There’s no good way of measuring the direct impact of this hateful propaganda, but it is finding new, massive audiences that might not otherwise hear it. This is especially dangerous, as Logically’s own Joe Ondrak reported last December, as it creates a radicalization pipeline.
Although not all kinksters are queer, and not all queer people are kinksters, there is a longstanding connection between kink and queer communities., and that’s due to their transgressive nature. Jamie Lawson in her ethnology Rainbow Revolutions, explains:
“The BDSM or kinky communities recentre sex around pleasure, not reproduction. It’s no coincidence that the leather scene is so closely associated with radical, transgressive queerness – the gay leather aesthetic emerges post-World War II in America and it’s been part of queer culture ever since. That kinky, leather aesthetic has been part of queer politics and queer protest since the 1960s – you see it in pictures of early Prides and in the radical protests of the ACT UP movement.”
In a recent VICE article, Daisy Jones argues that the “kink at pride” discourse needs to be retired, because intentionally or not, it serves as a covert attack on gay rights, and gay rights are already under assault nearly everywhere.
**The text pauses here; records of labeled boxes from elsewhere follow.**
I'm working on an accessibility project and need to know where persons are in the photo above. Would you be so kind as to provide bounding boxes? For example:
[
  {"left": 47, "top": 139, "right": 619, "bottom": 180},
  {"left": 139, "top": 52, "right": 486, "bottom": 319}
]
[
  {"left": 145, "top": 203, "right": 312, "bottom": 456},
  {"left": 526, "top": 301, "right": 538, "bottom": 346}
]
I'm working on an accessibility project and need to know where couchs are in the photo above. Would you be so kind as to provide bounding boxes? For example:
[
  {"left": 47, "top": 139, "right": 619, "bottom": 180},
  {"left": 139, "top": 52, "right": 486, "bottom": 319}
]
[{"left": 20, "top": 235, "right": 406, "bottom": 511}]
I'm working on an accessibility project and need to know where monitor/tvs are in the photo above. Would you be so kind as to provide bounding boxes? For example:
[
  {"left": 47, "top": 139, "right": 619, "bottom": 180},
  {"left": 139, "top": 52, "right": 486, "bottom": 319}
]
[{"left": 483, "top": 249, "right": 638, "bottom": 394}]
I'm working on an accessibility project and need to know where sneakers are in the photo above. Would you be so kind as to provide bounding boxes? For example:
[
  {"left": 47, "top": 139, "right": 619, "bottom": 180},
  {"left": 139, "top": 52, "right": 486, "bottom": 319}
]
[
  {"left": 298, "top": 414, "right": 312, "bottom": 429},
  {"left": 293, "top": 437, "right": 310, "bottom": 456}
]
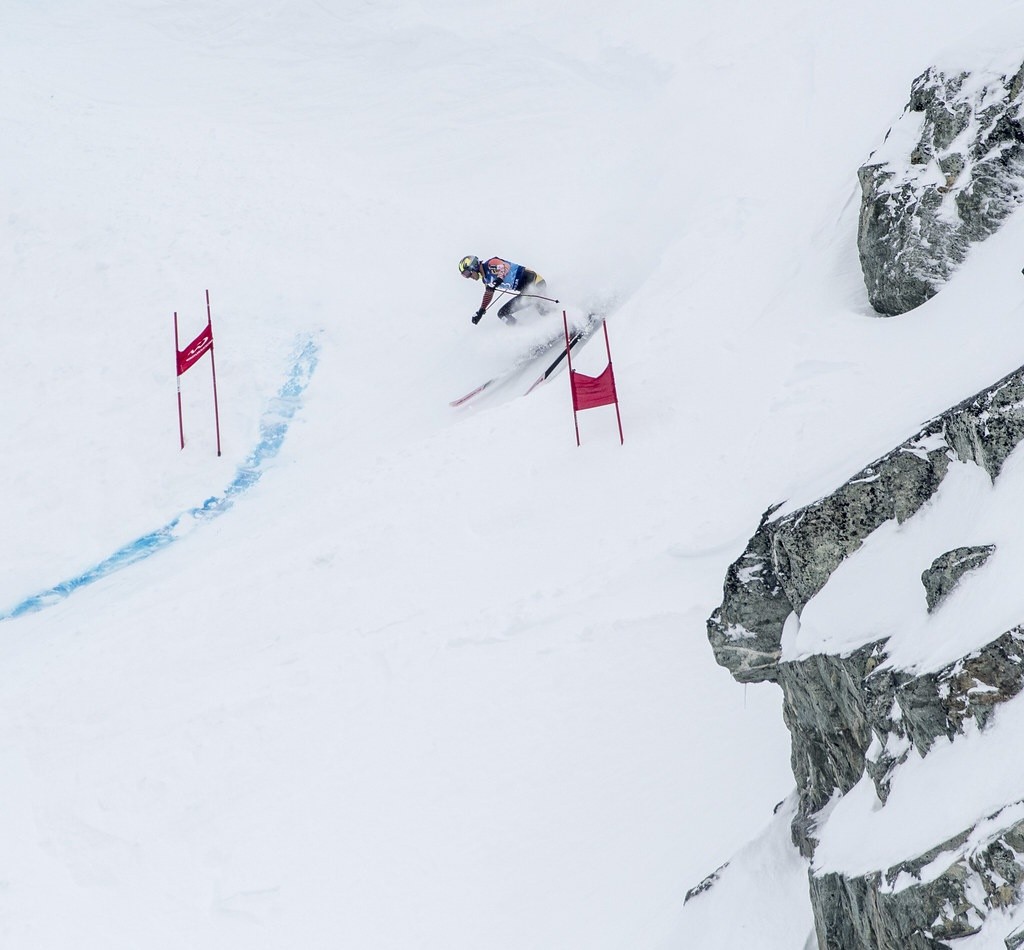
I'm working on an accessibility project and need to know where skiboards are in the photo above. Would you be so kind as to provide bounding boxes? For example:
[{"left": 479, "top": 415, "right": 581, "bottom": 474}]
[{"left": 449, "top": 310, "right": 603, "bottom": 408}]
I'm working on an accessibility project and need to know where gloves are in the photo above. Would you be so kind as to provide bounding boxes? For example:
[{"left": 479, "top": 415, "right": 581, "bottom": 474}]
[{"left": 472, "top": 308, "right": 485, "bottom": 324}]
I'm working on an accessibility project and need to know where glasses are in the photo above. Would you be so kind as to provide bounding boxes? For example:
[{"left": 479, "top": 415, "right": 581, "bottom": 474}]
[{"left": 460, "top": 268, "right": 471, "bottom": 278}]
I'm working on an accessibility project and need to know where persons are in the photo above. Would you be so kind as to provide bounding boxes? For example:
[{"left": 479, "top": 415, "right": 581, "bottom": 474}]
[{"left": 459, "top": 256, "right": 560, "bottom": 326}]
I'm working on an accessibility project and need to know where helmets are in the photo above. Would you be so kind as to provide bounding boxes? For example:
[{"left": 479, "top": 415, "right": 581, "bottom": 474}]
[{"left": 458, "top": 255, "right": 478, "bottom": 279}]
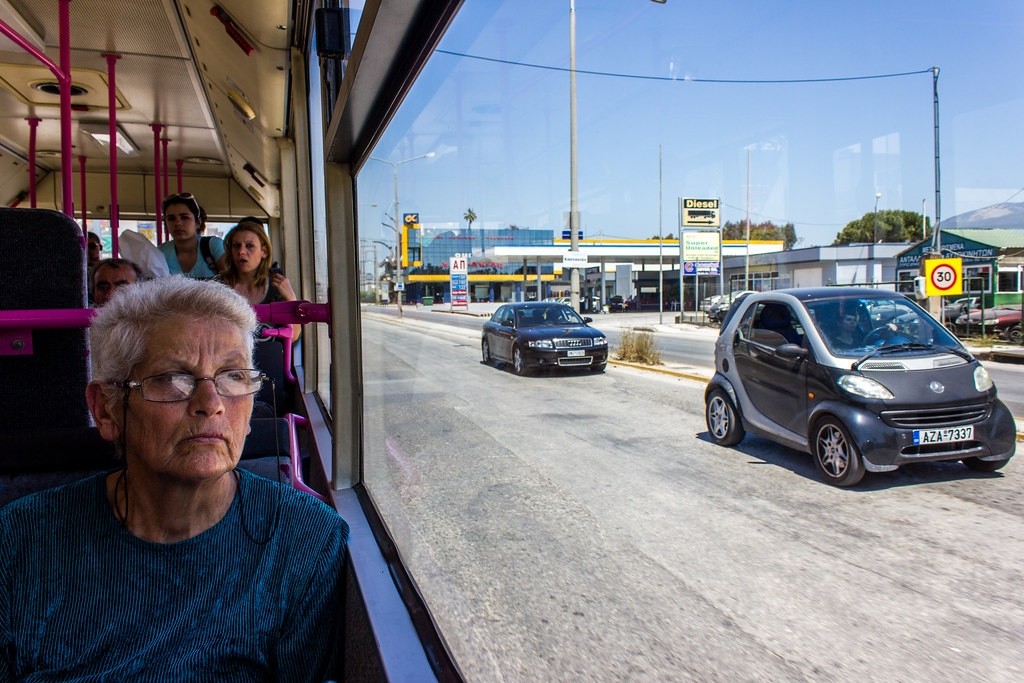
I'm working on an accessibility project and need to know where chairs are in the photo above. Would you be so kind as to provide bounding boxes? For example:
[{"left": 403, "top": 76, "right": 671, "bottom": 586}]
[
  {"left": 0, "top": 206, "right": 98, "bottom": 477},
  {"left": 757, "top": 303, "right": 801, "bottom": 348}
]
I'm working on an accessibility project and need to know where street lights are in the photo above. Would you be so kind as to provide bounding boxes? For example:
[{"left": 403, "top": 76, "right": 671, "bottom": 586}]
[{"left": 370, "top": 152, "right": 436, "bottom": 316}]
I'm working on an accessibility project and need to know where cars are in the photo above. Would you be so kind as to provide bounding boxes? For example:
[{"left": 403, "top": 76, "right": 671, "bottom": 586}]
[
  {"left": 700, "top": 295, "right": 726, "bottom": 314},
  {"left": 482, "top": 301, "right": 608, "bottom": 376},
  {"left": 709, "top": 290, "right": 759, "bottom": 323},
  {"left": 705, "top": 287, "right": 1017, "bottom": 488},
  {"left": 866, "top": 298, "right": 1023, "bottom": 344}
]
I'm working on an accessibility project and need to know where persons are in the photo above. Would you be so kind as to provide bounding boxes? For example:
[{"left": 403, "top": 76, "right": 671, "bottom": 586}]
[
  {"left": 832, "top": 309, "right": 898, "bottom": 349},
  {"left": 152, "top": 193, "right": 233, "bottom": 283},
  {"left": 211, "top": 221, "right": 303, "bottom": 350},
  {"left": 238, "top": 216, "right": 264, "bottom": 228},
  {"left": 0, "top": 273, "right": 352, "bottom": 682},
  {"left": 90, "top": 259, "right": 141, "bottom": 308},
  {"left": 84, "top": 231, "right": 106, "bottom": 302}
]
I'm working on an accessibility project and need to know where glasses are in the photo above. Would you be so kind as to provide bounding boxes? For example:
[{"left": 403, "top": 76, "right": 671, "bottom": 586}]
[
  {"left": 88, "top": 242, "right": 100, "bottom": 250},
  {"left": 163, "top": 192, "right": 201, "bottom": 218},
  {"left": 103, "top": 367, "right": 270, "bottom": 405}
]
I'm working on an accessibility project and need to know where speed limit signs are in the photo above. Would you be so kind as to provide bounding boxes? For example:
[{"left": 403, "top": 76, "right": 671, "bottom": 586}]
[{"left": 932, "top": 264, "right": 957, "bottom": 290}]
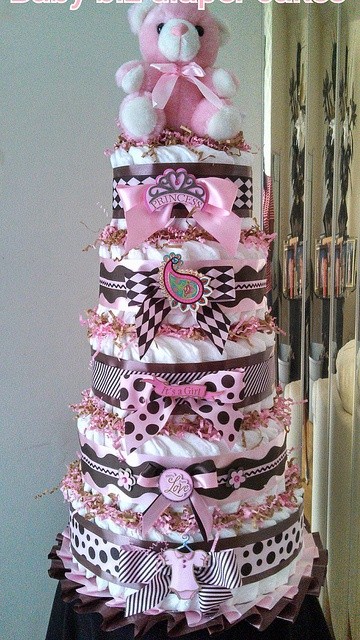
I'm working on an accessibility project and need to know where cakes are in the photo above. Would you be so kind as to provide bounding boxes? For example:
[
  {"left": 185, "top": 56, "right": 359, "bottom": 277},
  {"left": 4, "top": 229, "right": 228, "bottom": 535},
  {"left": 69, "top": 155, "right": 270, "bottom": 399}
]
[{"left": 33, "top": 129, "right": 329, "bottom": 638}]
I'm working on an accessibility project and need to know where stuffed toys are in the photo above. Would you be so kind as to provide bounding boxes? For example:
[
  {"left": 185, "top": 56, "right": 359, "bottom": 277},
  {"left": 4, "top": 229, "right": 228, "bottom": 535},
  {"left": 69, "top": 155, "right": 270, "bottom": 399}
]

In the U.K., there are no trans MPs and few trans judges, and the legal rights of trans people are in question. Just recently, plans to reform the GRA to include self-ID were scrapped. The Times publishes nearly one article a day about trans people but has no trans contributors. In the U.S., a wave of transphobic legislation is sweeping across the country, including some total bans on trans healthcare for children.
The gay rights organization GLAAD, in a May report, found that social media platforms were “categorically unsafe, across the board” for LGBTQ people. Although all of the platforms brand themselves as celebrating gay rights, LGBTQ people faced extraordinary harassment and abuse on all of these platforms. President and CEO Sarah Kate Ellis made it clear that it wasn’t just harassment though — those narratives were used to organize opposition to gay rights online.
Ellis told Axios: “There are real-world consequences to what happens online. There are direct lines you can draw between the over 100 anti-trans bills that are now circulating at the state [level] and what's being produced and pushed out within the social media world.”
As @SzMarsupial writes, the language is beginning to cross the “blood-brain barrier” of online/offline spaces.